### Challenge
Copy the whole listing below word for word, leaving out the pictures.

### Spatial relation data
┏━━
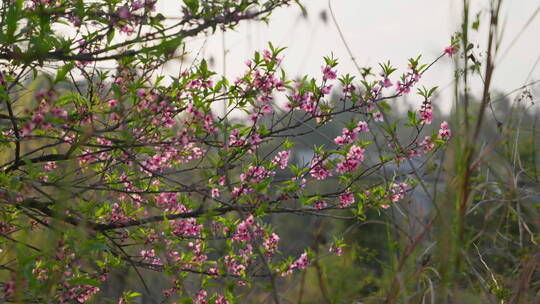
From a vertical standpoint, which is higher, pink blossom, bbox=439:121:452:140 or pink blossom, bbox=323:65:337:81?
pink blossom, bbox=323:65:337:81

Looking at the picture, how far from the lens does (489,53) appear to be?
5.73 feet

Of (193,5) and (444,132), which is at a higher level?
(193,5)

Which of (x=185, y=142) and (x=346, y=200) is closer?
(x=185, y=142)

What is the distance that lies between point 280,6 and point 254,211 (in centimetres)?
118

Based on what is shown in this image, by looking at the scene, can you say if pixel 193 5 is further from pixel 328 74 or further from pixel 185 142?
pixel 328 74

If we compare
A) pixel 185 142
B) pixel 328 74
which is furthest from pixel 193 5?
pixel 328 74

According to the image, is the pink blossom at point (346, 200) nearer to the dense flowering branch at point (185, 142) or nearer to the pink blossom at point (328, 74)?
the dense flowering branch at point (185, 142)

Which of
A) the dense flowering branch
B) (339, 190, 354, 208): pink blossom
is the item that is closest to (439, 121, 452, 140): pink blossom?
the dense flowering branch

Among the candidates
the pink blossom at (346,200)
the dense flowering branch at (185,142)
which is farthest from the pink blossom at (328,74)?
the pink blossom at (346,200)

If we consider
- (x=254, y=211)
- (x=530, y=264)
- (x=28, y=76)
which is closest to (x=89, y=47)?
(x=28, y=76)

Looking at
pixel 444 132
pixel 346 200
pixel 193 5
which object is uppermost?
pixel 193 5

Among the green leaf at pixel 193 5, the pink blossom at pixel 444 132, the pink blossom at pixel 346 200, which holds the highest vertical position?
the green leaf at pixel 193 5

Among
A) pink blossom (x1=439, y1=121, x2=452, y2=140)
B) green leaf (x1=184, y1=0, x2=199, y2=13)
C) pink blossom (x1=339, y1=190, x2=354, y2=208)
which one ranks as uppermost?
green leaf (x1=184, y1=0, x2=199, y2=13)

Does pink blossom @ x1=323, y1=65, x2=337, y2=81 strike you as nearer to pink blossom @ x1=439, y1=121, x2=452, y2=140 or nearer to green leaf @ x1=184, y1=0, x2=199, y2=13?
pink blossom @ x1=439, y1=121, x2=452, y2=140
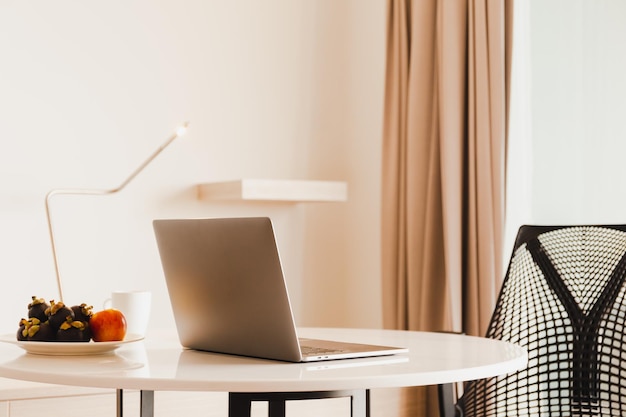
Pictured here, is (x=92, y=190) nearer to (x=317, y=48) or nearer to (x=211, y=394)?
(x=211, y=394)

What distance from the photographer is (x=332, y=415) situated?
8.44 ft

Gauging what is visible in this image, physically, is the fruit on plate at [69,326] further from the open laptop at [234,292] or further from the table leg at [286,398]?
the table leg at [286,398]

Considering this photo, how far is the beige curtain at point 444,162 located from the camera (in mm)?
2703

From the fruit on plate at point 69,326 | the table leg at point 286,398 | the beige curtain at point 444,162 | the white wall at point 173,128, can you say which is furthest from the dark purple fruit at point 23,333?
the beige curtain at point 444,162

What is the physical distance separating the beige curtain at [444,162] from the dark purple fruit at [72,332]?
1.50m

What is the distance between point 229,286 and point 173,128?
5.44 ft

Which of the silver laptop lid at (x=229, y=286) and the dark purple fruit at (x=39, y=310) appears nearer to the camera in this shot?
the silver laptop lid at (x=229, y=286)

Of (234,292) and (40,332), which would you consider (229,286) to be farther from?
(40,332)

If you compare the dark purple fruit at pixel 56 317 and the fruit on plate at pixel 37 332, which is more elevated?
the dark purple fruit at pixel 56 317

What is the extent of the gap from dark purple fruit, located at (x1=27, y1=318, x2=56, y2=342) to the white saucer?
0.06ft

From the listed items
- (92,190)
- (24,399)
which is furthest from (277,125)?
(24,399)

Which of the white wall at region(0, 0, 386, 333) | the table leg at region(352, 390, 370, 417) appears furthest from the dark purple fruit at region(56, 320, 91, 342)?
the white wall at region(0, 0, 386, 333)

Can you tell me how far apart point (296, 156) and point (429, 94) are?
0.60 metres

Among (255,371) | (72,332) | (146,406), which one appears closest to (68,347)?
(72,332)
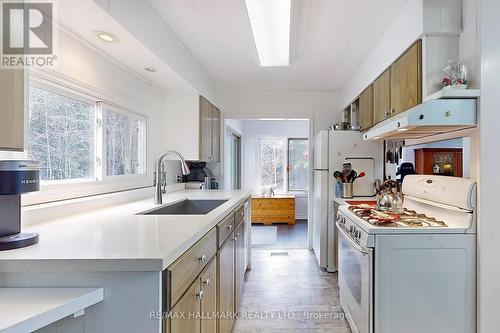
┗━━
### Full response
From a vertical standpoint, which is higher, pink blossom, bbox=439:121:452:140 or pink blossom, bbox=323:65:337:81?
pink blossom, bbox=323:65:337:81

Looking at the picture, how far from the lens does (489,53) appear to be?
5.73 feet

Of (193,5) and (444,132), which is at a higher level?
(193,5)

Which of (x=185, y=142) and (x=346, y=200) is closer?
(x=185, y=142)

What is the distance that lies between point 280,6 and point 254,211 (in centimetres)?
118

Based on what is shown in this image, by looking at the scene, can you say if pixel 193 5 is further from pixel 328 74 or further from pixel 185 142?
pixel 328 74

If we compare
A) pixel 185 142
B) pixel 328 74
which is furthest from pixel 193 5?
pixel 328 74

According to the image, is the pink blossom at point (346, 200) nearer to the dense flowering branch at point (185, 142) or nearer to the pink blossom at point (328, 74)?
the dense flowering branch at point (185, 142)

Which of
A) the dense flowering branch
B) (339, 190, 354, 208): pink blossom
is the item that is closest to (439, 121, 452, 140): pink blossom?
the dense flowering branch

Among the candidates
the pink blossom at (346,200)
the dense flowering branch at (185,142)
which is farthest from the pink blossom at (328,74)?
the pink blossom at (346,200)

If we consider
- (x=254, y=211)
- (x=530, y=264)
- (x=28, y=76)
which is closest to (x=89, y=47)?
(x=28, y=76)

Looking at
pixel 444 132
pixel 346 200
pixel 193 5
which object is uppermost?
pixel 193 5

Among the green leaf at pixel 193 5, the pink blossom at pixel 444 132, the pink blossom at pixel 346 200, which holds the highest vertical position?
the green leaf at pixel 193 5

Among
A) pink blossom (x1=439, y1=121, x2=452, y2=140)
B) green leaf (x1=184, y1=0, x2=199, y2=13)
C) pink blossom (x1=339, y1=190, x2=354, y2=208)
which one ranks as uppermost?
green leaf (x1=184, y1=0, x2=199, y2=13)

Does pink blossom @ x1=323, y1=65, x2=337, y2=81 strike you as nearer to pink blossom @ x1=439, y1=121, x2=452, y2=140 or nearer to green leaf @ x1=184, y1=0, x2=199, y2=13?
pink blossom @ x1=439, y1=121, x2=452, y2=140
Pictured here, is (x=92, y=190) nearer to (x=317, y=48) or nearer to (x=211, y=394)?
(x=211, y=394)

What distance from the photographer is (x=332, y=415) situated?
8.44 ft

Gauging what is visible in this image, physically, is the fruit on plate at [69,326] further from the open laptop at [234,292] or further from the table leg at [286,398]?
the table leg at [286,398]

Considering this photo, how far is the beige curtain at point 444,162 located from the camera (in mm)?
2703

From the fruit on plate at point 69,326 | the table leg at point 286,398 | the beige curtain at point 444,162 | the white wall at point 173,128, can you say which is furthest from the dark purple fruit at point 23,333?
the beige curtain at point 444,162

What is the physical distance separating the beige curtain at [444,162] from the dark purple fruit at [72,332]?
1.50m

What is the distance between point 229,286 and point 173,128?
5.44 ft

Which of the silver laptop lid at (x=229, y=286) and the dark purple fruit at (x=39, y=310) appears nearer to the camera in this shot?
the silver laptop lid at (x=229, y=286)

Of (234,292) and (40,332), which would you consider (229,286) to be farther from?
(40,332)

If you compare the dark purple fruit at pixel 56 317 and the fruit on plate at pixel 37 332, which is more elevated?
the dark purple fruit at pixel 56 317

What is the extent of the gap from dark purple fruit, located at (x1=27, y1=318, x2=56, y2=342) to the white saucer?
0.06ft

From the listed items
- (92,190)
- (24,399)
which is furthest from (277,125)?
(24,399)

Which of the white wall at region(0, 0, 386, 333) | the table leg at region(352, 390, 370, 417) appears furthest from the dark purple fruit at region(56, 320, 91, 342)?
the white wall at region(0, 0, 386, 333)

Can you tell me how far apart point (296, 156) and point (429, 94) are?
0.60 metres

Among (255,371) | (72,332) | (146,406), which one appears closest to (68,347)?
(72,332)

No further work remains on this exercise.